Thursday, 26 December 2013

Yoma 48 a, b


What is the High Priest to do when incense or flour falls from his hands to the floor?  Can it be gathered together and offered as intended, or does is the rite invalidated?  Similarly, what does the High Priest do if the blood of an offering spills to the floor?  Can the blood be collected in a vessel and then gathered and sprinkled?  Are these two error related to each other?

The rabbis explore the expression, “and the anointed priest shall take 'from the blood of the bull'” (Leviticus 4:5).  Does this refer to spilled blood?  Are we to take all of the animal’s blood?  Or is this teaching us that the blood taken must be from the neck and not from a cut of the skin?

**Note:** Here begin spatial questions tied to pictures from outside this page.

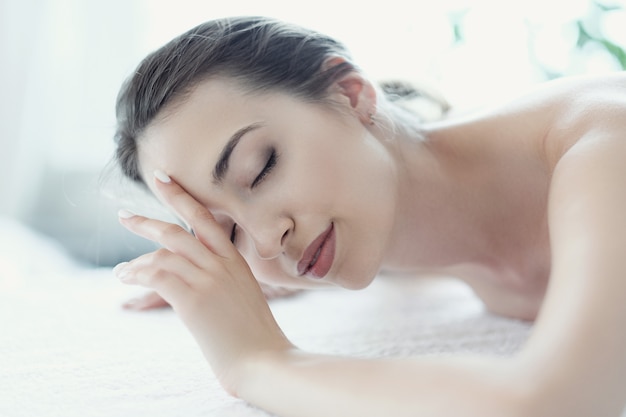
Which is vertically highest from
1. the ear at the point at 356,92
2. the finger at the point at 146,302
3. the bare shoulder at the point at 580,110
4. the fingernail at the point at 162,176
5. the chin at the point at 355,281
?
the bare shoulder at the point at 580,110

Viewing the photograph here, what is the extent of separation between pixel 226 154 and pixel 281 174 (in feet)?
0.25

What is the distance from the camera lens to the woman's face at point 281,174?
983 mm

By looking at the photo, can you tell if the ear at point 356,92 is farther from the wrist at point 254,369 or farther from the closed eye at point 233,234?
the wrist at point 254,369

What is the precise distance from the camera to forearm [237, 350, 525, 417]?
625 mm

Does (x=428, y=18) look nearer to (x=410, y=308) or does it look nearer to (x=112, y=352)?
(x=410, y=308)

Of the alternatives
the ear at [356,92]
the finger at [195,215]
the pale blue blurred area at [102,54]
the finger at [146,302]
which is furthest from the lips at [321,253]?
the pale blue blurred area at [102,54]

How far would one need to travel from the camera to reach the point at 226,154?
3.20ft

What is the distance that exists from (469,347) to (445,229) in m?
0.26

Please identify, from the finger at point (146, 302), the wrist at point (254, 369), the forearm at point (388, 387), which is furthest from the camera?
the finger at point (146, 302)

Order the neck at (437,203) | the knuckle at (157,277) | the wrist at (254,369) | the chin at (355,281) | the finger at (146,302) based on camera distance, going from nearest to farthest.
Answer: the wrist at (254,369)
the knuckle at (157,277)
the chin at (355,281)
the neck at (437,203)
the finger at (146,302)

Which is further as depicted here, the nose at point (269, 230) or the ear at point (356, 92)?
the ear at point (356, 92)

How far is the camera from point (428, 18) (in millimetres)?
2617

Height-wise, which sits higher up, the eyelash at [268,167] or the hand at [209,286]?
the eyelash at [268,167]

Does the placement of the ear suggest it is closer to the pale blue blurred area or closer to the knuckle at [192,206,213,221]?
the knuckle at [192,206,213,221]
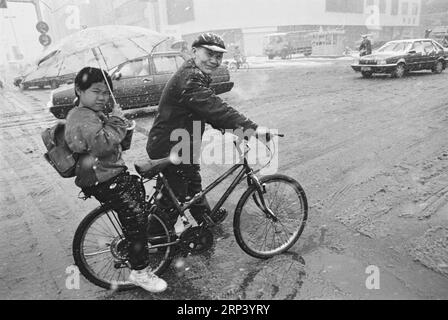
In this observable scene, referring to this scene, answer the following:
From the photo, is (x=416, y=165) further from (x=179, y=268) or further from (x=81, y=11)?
(x=81, y=11)

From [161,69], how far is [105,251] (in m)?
8.13

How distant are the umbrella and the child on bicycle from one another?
220 centimetres

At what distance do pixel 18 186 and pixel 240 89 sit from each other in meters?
10.5

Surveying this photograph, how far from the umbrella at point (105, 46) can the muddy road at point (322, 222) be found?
221cm

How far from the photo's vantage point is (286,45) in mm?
32406

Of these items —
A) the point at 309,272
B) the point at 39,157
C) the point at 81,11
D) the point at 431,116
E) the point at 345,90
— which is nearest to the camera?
the point at 309,272

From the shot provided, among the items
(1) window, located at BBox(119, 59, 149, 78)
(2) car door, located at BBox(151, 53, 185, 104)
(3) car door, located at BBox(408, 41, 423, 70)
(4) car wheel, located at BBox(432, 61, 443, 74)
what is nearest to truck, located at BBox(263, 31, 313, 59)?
(4) car wheel, located at BBox(432, 61, 443, 74)

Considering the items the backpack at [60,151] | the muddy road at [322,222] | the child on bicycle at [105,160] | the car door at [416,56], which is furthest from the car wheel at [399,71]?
the backpack at [60,151]

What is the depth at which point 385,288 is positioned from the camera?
285 centimetres

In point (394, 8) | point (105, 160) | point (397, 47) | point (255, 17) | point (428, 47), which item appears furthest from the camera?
point (394, 8)

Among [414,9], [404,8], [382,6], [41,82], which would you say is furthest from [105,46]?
[414,9]

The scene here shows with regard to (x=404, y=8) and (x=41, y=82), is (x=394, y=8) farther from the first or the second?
(x=41, y=82)

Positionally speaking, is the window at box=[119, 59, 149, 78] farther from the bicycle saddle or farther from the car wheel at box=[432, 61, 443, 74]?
the car wheel at box=[432, 61, 443, 74]

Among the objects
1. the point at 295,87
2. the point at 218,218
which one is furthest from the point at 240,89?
the point at 218,218
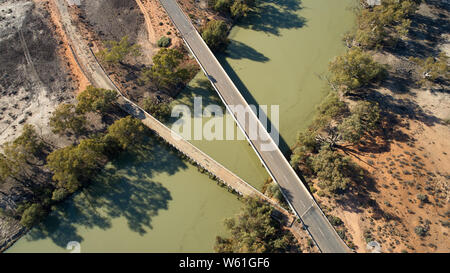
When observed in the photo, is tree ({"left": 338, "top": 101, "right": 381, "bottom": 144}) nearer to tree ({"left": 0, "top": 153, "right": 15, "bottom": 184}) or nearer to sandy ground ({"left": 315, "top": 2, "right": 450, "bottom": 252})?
sandy ground ({"left": 315, "top": 2, "right": 450, "bottom": 252})

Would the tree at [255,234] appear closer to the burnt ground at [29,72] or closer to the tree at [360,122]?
the tree at [360,122]

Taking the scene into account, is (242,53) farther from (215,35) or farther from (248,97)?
(248,97)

This discussion is followed by other examples of potential disqualification.   The touch of someone who was ritually impure but has immersed – but who is waiting for the end of the day to finalized his or her new state of ritual purity – that touch disqualifies a consecrated item.  The rabbis teach that consecrated items are subject to different types of ritual impurity. 

At the end of today’s daf the rabbis suggest that the High Priest’s every movement is conscious and important during these rituals.  For example, he must face the limbs of his offerings in specific directions.  However, they repeat a recent decision regarding the right and left hands.  In usual circumstances, rites must be performed by the right hand to be valid.   When using the coal pan and the spoon, this is not the case.  The simultaneous use of both hands teaches us that the left hand can be used to perform a Yom Kippur ritual.